The general approach of this paper is non-parametric, as no model assumptions are made regarding the bivariate data under analysis. Nevertheless, the guidelines provided in
Table 1 for interpreting rank plots are useful in making decisions about fitting specific parametric families of copulas. For instance, if it is evident from the data that negative quadrant dependence (NQD) is present, then only parametric families of copulas accommodating NQD should be considered for goodness-of-fit testing. Similarly, if the rank plot of the data resembles, for example, case R8, the data should first be divided using the gluing copula technique. Subsequently, we may try fitting a parametric family of copulas with NQD to one subset and a parametric family with positive quadrant dependence (PQD) to the other subset.
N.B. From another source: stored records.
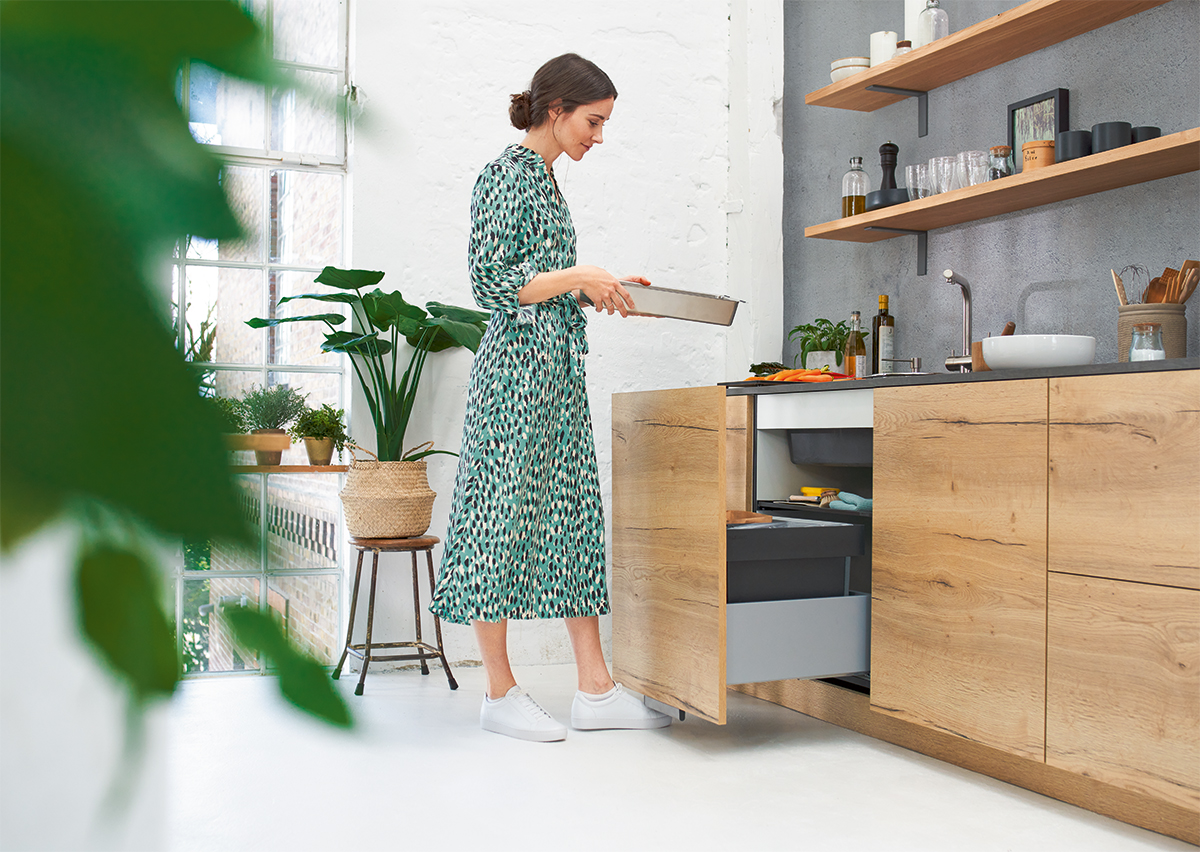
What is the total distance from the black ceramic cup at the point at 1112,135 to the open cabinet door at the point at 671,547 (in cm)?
108

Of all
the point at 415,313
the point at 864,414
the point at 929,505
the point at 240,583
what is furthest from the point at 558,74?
the point at 240,583

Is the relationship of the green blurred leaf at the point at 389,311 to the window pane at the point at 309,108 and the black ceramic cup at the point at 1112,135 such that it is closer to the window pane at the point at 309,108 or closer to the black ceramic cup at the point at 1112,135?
the black ceramic cup at the point at 1112,135

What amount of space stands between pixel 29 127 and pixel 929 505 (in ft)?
7.39

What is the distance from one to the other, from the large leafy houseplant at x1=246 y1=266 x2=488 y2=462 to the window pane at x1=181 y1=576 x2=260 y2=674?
2.71m

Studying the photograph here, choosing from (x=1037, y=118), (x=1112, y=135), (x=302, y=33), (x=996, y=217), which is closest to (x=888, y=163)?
(x=996, y=217)

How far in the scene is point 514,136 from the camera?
3453mm

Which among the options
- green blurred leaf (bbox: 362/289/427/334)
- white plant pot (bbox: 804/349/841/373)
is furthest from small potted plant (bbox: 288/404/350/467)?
white plant pot (bbox: 804/349/841/373)

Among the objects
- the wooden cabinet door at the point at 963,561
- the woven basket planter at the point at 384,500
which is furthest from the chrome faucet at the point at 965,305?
the woven basket planter at the point at 384,500

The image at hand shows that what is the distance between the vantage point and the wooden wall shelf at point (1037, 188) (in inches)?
Answer: 91.5

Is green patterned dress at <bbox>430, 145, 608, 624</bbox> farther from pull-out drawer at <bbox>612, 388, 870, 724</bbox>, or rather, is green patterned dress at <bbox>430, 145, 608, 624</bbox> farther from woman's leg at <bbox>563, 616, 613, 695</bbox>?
pull-out drawer at <bbox>612, 388, 870, 724</bbox>

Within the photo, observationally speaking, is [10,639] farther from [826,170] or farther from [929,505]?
[826,170]

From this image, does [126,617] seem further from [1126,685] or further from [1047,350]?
[1047,350]

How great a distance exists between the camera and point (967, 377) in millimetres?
2170

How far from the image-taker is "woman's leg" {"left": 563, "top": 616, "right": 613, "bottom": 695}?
2611 millimetres
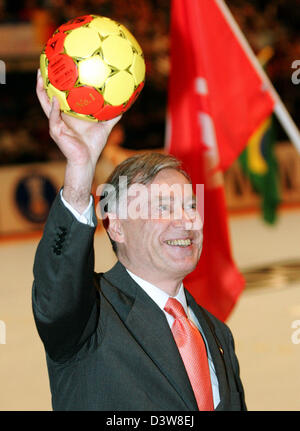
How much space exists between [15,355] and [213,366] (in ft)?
13.1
The current formulation of d-plots is designed for continuous variables due to the reliance on rank-based transformations and copula theory. However, extending this framework to ordinal or mixed-type data is a natural next step; see, for example, [
52,
53]. In such cases,
subcopulas and discrete-specific dependence measures may be employed (e.g., as discussed in [
54]. Adapting rank plots to handle tied data and incorporating appropriate estimation techniques remains an open and promising research direction.
Finally, we also envision carrying out perceptual studies of Spearman’s rank correlation and Schweizer–Wolff’s dependence measure on rank plots, given their superiority over Pearson’s correlation and scatter plots for assessing dependence.